-- Task brief --
Pictures aside, quote the whole listing exactly.

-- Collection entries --
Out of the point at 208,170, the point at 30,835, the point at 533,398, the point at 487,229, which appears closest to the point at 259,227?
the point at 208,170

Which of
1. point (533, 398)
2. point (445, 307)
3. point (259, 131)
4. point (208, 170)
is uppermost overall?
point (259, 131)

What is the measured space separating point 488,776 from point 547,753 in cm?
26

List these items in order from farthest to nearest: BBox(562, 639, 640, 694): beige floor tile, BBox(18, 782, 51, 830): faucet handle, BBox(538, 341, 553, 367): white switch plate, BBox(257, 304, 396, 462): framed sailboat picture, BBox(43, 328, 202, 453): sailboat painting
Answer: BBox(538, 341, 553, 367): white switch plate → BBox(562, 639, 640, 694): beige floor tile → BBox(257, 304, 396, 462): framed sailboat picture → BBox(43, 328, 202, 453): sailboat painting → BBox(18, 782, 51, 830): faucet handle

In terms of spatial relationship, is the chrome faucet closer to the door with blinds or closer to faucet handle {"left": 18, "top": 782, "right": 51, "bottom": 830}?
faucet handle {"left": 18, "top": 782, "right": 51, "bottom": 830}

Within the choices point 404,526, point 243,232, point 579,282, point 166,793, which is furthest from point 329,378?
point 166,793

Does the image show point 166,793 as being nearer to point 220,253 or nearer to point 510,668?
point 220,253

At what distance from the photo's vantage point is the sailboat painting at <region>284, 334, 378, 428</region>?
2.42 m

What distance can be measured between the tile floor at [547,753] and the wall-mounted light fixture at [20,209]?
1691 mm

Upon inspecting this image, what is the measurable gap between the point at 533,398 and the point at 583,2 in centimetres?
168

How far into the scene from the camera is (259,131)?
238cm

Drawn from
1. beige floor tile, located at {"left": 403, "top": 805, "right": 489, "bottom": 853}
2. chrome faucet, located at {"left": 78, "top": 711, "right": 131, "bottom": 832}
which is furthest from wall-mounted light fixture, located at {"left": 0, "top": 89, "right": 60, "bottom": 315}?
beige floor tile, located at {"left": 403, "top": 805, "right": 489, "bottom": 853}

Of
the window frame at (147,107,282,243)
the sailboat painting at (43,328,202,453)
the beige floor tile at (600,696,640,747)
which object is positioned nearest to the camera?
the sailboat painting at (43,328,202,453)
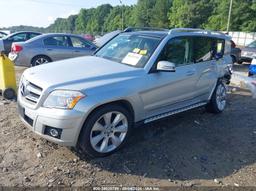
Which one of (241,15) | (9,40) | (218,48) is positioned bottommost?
(9,40)

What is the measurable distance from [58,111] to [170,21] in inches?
2814

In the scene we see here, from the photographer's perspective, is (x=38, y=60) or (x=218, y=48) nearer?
(x=218, y=48)

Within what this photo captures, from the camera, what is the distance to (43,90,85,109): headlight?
11.4 ft

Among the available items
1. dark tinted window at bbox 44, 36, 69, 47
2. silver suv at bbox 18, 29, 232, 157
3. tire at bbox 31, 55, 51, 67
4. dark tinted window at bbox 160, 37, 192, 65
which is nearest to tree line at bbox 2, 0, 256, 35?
dark tinted window at bbox 44, 36, 69, 47

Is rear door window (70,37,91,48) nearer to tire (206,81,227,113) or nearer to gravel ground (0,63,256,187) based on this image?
gravel ground (0,63,256,187)

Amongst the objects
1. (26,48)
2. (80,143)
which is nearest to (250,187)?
Result: (80,143)

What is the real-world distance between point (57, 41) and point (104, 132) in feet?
23.8

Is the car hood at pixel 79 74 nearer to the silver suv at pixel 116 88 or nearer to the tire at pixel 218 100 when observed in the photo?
the silver suv at pixel 116 88

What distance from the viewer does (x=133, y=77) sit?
13.3ft

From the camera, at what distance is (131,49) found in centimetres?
475

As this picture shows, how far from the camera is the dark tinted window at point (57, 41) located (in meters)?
10.1

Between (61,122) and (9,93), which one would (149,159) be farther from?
(9,93)

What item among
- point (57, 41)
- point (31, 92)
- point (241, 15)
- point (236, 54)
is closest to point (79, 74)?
point (31, 92)

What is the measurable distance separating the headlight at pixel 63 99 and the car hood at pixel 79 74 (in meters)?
0.07
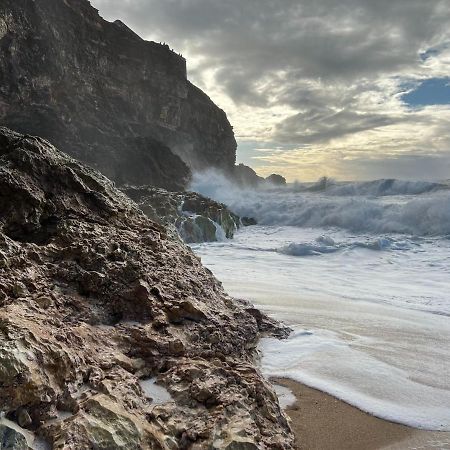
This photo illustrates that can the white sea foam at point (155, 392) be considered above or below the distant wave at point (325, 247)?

-- Complete answer --
Out of the point at 208,170, the point at 30,835, the point at 533,398, the point at 487,229, which appears closest to the point at 259,227?
the point at 208,170

Which of
1. point (533, 398)
2. point (445, 307)
3. point (259, 131)
4. point (208, 170)
is uppermost overall?
point (259, 131)

What is the measured space separating point 488,776 from point 547,753 in cm?
26

List these items in order from farthest to nearest: BBox(562, 639, 640, 694): beige floor tile, BBox(18, 782, 51, 830): faucet handle, BBox(538, 341, 553, 367): white switch plate, BBox(257, 304, 396, 462): framed sailboat picture, BBox(43, 328, 202, 453): sailboat painting
Answer: BBox(538, 341, 553, 367): white switch plate → BBox(562, 639, 640, 694): beige floor tile → BBox(257, 304, 396, 462): framed sailboat picture → BBox(43, 328, 202, 453): sailboat painting → BBox(18, 782, 51, 830): faucet handle

In terms of spatial relationship, is the chrome faucet closer to the door with blinds or closer to faucet handle {"left": 18, "top": 782, "right": 51, "bottom": 830}?
faucet handle {"left": 18, "top": 782, "right": 51, "bottom": 830}

Within the choices point 404,526, point 243,232, point 579,282, point 166,793, which is furthest from point 329,378?
point 166,793

Does the image show point 166,793 as being nearer to point 220,253 or nearer to point 510,668?
point 220,253

At what distance from the photo's vantage point is the sailboat painting at <region>284, 334, 378, 428</region>?
2.42 m

What distance can be measured between the tile floor at [547,753] and the wall-mounted light fixture at [20,209]?
1691 mm

Upon inspecting this image, what is the measurable gap between the point at 533,398 and the point at 583,2 in centimetres?
168

How far into the scene from the camera is (259,131)?
238cm

Drawn from
1. beige floor tile, located at {"left": 403, "top": 805, "right": 489, "bottom": 853}
2. chrome faucet, located at {"left": 78, "top": 711, "right": 131, "bottom": 832}
which is furthest from wall-mounted light fixture, located at {"left": 0, "top": 89, "right": 60, "bottom": 315}?
beige floor tile, located at {"left": 403, "top": 805, "right": 489, "bottom": 853}

Of
the window frame at (147,107,282,243)
the sailboat painting at (43,328,202,453)
the beige floor tile at (600,696,640,747)
which object is positioned nearest to the camera?
the sailboat painting at (43,328,202,453)
Which one of (241,15) | (9,40) | (218,48) is positioned bottommost?
(9,40)

What is the measurable distance from [58,111] to [170,21] in inches?
2814

In the scene we see here, from the photographer's perspective, is (x=38, y=60) or (x=218, y=48) nearer?
(x=218, y=48)

Within what this photo captures, from the camera, what is the distance to (43,90,85,109): headlight?
11.4 ft

Among the available items
1. dark tinted window at bbox 44, 36, 69, 47
2. silver suv at bbox 18, 29, 232, 157
3. tire at bbox 31, 55, 51, 67
4. dark tinted window at bbox 160, 37, 192, 65
which is nearest to tree line at bbox 2, 0, 256, 35?
dark tinted window at bbox 44, 36, 69, 47

Is rear door window (70,37,91,48) nearer to tire (206,81,227,113) or nearer to gravel ground (0,63,256,187) based on this image?
gravel ground (0,63,256,187)

Amongst the objects
1. (26,48)
2. (80,143)
which is nearest to (250,187)?
Result: (80,143)

What is the real-world distance between point (57, 41) and point (104, 132) in feet?
23.8

Is the car hood at pixel 79 74 nearer to the silver suv at pixel 116 88 or nearer to the tire at pixel 218 100 when observed in the photo?
the silver suv at pixel 116 88

What distance from the viewer does (x=133, y=77) sit?
13.3ft

From the camera, at what distance is (131,49) found in centimetres?
475

As this picture shows, how far from the camera is the dark tinted window at point (57, 41) located (in meters)?
10.1

Between (61,122) and (9,93), which one would (149,159) be farther from?
(9,93)

What item among
- point (57, 41)
- point (31, 92)
- point (241, 15)
- point (236, 54)
is closest to point (79, 74)?
point (31, 92)

What is the measurable distance separating the headlight at pixel 63 99 and the car hood at pixel 79 74 (in meters)?
0.07
This photo illustrates that can the white sea foam at point (155, 392) be considered above or below the distant wave at point (325, 247)?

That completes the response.